**Tarea escrita**
Reproduce sin cambios el material desde su comienzo hasta la línea que contiene "19.6 meters", incluidas ambas. No añadas nada más.

Registros guardados del conjunto de datos:

━━━━━━━━

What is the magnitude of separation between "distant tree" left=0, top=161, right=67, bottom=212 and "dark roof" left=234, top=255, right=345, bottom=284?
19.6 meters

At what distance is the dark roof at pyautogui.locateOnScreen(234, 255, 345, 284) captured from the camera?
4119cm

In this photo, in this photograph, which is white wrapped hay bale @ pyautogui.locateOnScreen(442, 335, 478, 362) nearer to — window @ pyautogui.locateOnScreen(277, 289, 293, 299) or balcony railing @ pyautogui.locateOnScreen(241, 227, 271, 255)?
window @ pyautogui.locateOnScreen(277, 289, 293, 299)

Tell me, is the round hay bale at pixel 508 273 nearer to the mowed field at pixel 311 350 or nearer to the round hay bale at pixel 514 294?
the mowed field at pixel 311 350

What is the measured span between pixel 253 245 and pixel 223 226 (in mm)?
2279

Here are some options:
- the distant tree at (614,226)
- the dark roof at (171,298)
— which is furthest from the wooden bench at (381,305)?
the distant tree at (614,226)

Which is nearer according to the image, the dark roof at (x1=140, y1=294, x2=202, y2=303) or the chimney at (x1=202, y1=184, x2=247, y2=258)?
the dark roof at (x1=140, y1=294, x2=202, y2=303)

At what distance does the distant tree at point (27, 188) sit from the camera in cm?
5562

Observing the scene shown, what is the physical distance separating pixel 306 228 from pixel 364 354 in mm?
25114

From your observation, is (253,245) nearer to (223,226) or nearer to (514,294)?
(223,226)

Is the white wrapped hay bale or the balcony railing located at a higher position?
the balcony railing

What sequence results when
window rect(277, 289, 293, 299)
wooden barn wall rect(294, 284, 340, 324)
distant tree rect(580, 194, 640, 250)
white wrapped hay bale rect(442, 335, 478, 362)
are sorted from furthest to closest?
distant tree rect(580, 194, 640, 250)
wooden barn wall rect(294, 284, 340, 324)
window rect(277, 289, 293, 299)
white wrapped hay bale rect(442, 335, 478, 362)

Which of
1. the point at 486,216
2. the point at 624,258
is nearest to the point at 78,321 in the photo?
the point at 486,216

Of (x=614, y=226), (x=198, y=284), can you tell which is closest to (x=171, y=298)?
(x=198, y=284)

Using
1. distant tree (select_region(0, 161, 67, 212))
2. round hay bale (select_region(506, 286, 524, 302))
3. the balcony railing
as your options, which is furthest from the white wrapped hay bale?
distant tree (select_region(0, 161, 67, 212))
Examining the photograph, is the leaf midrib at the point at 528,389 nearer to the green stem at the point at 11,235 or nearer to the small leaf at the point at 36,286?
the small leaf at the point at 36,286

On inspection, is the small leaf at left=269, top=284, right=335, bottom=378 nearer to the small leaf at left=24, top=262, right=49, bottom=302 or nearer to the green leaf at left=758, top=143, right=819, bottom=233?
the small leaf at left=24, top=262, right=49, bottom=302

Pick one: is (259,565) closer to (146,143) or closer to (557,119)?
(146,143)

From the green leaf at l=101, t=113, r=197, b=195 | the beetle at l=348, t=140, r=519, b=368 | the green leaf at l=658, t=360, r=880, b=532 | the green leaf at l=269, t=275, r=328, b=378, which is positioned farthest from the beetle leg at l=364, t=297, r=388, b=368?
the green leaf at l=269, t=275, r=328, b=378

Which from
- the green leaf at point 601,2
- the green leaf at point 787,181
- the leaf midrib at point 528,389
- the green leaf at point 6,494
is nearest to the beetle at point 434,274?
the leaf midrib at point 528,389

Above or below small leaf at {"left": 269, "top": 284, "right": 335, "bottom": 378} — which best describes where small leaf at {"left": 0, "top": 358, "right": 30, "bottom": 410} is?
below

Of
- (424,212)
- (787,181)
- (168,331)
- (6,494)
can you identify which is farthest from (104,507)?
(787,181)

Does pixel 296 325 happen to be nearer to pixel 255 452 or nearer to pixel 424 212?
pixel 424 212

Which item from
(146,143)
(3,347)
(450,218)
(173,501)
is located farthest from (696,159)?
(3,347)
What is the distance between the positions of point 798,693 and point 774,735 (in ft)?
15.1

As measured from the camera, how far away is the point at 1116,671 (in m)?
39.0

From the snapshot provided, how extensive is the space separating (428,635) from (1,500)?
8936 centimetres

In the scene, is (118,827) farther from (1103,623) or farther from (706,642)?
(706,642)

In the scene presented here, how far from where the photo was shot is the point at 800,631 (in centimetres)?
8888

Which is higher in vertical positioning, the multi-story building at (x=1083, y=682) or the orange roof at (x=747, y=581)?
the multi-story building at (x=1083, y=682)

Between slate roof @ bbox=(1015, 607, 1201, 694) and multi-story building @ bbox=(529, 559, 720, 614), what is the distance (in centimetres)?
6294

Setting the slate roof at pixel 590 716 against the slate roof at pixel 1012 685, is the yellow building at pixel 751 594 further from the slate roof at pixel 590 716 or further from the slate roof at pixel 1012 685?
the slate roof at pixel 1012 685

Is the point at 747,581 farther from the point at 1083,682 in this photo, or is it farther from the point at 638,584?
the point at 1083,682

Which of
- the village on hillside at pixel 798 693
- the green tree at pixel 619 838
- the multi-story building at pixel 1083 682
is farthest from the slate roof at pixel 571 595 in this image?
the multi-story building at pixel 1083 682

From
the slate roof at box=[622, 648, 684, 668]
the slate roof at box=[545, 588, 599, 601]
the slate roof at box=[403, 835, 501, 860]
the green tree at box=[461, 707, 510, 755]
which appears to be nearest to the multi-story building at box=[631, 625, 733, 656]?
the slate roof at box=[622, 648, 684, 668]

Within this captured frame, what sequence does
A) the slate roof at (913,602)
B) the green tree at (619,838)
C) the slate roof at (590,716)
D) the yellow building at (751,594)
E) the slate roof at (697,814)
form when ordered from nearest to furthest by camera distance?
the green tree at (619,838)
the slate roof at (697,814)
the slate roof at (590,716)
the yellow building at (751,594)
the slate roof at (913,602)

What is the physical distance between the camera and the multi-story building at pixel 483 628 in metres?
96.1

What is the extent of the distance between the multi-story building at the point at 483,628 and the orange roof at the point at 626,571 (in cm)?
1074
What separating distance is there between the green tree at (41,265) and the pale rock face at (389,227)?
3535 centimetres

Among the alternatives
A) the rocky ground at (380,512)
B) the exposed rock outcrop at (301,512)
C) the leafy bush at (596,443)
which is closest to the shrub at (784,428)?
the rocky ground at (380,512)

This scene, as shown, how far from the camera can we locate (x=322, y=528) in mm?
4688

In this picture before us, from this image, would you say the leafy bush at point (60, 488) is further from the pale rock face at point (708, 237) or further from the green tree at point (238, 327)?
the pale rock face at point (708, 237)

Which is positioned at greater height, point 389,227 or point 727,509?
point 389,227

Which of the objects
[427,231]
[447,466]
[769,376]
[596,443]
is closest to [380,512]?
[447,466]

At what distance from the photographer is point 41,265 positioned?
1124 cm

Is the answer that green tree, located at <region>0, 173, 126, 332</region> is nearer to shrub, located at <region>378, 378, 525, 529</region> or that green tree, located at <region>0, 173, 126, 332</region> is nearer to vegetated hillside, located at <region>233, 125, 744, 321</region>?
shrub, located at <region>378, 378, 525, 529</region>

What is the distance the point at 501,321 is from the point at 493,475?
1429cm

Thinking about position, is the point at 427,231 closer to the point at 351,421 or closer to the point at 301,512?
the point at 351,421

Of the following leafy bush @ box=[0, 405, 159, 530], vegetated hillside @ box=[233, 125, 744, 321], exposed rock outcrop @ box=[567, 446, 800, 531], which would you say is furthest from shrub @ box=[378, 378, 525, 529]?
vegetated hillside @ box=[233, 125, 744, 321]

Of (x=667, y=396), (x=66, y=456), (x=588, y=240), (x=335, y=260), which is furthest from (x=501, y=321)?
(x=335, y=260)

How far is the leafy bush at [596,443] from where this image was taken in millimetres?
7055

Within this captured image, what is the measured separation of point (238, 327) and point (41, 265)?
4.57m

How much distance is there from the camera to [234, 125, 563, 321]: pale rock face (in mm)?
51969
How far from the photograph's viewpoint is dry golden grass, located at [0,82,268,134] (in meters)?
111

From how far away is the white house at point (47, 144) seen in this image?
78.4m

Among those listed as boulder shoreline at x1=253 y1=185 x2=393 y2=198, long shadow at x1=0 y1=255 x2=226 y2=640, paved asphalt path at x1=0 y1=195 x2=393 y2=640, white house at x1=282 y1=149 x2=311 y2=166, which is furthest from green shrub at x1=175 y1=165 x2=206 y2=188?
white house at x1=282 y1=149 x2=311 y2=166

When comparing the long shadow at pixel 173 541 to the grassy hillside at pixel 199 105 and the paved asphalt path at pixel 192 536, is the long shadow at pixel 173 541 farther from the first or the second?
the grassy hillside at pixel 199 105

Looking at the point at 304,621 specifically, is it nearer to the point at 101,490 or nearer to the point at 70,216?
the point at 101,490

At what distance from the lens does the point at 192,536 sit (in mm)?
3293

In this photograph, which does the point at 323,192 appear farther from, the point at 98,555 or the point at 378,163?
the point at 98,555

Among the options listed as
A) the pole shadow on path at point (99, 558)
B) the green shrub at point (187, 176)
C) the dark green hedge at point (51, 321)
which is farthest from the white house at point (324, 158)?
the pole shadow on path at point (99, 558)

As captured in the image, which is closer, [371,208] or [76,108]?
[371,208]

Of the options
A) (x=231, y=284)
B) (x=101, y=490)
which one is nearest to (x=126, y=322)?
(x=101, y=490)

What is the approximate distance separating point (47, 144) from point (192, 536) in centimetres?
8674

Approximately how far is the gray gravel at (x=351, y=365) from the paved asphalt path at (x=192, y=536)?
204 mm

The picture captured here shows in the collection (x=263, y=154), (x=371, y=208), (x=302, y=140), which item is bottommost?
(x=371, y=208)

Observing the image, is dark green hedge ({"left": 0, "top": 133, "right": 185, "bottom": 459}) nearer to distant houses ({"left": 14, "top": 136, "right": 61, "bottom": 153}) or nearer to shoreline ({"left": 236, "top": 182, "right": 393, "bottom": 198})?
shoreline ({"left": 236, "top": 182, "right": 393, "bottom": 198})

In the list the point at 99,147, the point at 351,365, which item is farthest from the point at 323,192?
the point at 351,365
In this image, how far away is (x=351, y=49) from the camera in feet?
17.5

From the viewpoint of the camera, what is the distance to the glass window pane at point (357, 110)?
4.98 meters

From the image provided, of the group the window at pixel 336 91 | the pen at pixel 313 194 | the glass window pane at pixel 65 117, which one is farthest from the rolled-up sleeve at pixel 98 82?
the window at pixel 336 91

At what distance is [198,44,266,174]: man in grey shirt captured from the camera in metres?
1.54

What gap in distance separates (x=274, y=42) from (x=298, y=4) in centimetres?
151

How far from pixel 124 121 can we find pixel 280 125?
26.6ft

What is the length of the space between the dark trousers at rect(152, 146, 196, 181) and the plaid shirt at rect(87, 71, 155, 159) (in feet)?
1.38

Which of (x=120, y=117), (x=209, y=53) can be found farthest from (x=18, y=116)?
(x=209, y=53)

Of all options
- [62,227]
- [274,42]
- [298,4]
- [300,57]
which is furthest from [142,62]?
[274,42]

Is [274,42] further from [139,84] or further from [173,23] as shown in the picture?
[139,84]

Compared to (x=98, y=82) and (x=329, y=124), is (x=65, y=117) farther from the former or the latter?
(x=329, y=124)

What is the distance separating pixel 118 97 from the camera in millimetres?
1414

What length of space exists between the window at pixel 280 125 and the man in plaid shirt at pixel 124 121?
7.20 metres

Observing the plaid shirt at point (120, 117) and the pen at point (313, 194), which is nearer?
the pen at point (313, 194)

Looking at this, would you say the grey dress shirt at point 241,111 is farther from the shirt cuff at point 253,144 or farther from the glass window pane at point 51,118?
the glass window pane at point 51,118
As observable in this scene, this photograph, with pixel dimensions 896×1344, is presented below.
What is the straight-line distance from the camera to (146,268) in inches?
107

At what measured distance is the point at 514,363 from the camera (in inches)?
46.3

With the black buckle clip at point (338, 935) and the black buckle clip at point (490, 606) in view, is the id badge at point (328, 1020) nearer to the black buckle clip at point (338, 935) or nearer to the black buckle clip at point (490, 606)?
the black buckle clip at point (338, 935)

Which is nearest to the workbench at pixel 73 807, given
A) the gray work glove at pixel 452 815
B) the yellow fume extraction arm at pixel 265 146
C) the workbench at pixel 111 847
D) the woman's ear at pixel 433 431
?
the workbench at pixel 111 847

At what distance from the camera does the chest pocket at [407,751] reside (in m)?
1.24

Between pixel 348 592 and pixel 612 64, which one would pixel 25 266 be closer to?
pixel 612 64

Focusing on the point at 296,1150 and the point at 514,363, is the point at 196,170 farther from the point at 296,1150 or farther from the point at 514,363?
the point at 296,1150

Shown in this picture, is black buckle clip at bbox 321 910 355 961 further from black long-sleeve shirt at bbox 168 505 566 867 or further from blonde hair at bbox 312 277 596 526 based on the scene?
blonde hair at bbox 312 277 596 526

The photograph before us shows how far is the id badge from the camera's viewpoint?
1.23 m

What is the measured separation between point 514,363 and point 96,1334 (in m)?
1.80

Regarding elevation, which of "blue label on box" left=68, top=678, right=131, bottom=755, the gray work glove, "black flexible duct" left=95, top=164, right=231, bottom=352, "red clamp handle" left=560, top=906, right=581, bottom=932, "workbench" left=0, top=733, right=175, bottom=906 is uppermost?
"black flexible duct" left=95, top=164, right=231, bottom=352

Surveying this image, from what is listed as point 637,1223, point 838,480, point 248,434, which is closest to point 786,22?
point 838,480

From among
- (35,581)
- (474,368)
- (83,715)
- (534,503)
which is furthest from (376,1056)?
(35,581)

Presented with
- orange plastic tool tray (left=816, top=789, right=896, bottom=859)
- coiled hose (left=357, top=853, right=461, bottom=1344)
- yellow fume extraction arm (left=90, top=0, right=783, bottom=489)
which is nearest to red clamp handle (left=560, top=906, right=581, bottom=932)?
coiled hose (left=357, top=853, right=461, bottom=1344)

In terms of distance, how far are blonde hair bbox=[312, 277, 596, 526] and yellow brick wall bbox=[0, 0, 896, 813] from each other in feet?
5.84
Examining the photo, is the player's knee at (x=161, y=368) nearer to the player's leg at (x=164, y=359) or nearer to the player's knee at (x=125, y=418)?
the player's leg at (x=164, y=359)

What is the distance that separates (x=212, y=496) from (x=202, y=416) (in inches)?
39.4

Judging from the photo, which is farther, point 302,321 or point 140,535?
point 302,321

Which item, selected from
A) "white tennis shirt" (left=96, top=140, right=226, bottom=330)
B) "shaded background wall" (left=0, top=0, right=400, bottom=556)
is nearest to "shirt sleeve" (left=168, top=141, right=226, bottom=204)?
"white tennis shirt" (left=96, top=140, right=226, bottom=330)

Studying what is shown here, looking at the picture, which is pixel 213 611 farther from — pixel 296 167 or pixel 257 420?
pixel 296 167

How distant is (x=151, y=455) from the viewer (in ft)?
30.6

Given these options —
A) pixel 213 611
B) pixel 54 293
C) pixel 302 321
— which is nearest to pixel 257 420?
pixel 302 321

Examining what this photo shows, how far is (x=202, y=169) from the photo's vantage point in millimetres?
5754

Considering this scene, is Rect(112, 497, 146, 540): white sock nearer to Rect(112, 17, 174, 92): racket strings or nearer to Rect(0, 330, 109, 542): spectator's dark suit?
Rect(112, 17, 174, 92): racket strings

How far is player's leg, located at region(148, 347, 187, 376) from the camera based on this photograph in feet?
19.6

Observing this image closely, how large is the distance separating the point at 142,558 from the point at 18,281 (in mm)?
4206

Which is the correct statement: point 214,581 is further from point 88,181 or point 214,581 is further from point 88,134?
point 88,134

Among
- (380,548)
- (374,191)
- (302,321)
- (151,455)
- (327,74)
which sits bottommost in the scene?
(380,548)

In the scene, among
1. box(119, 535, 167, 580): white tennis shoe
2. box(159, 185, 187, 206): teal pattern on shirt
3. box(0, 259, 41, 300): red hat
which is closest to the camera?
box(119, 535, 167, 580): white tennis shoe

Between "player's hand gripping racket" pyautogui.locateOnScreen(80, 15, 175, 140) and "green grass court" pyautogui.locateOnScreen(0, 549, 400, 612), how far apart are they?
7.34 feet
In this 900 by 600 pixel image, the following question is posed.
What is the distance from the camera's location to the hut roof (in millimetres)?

━━━━━━━━

**Resultado de la tarea**
What is the magnitude of separation between "distant tree" left=0, top=161, right=67, bottom=212 and "dark roof" left=234, top=255, right=345, bottom=284?
19.6 meters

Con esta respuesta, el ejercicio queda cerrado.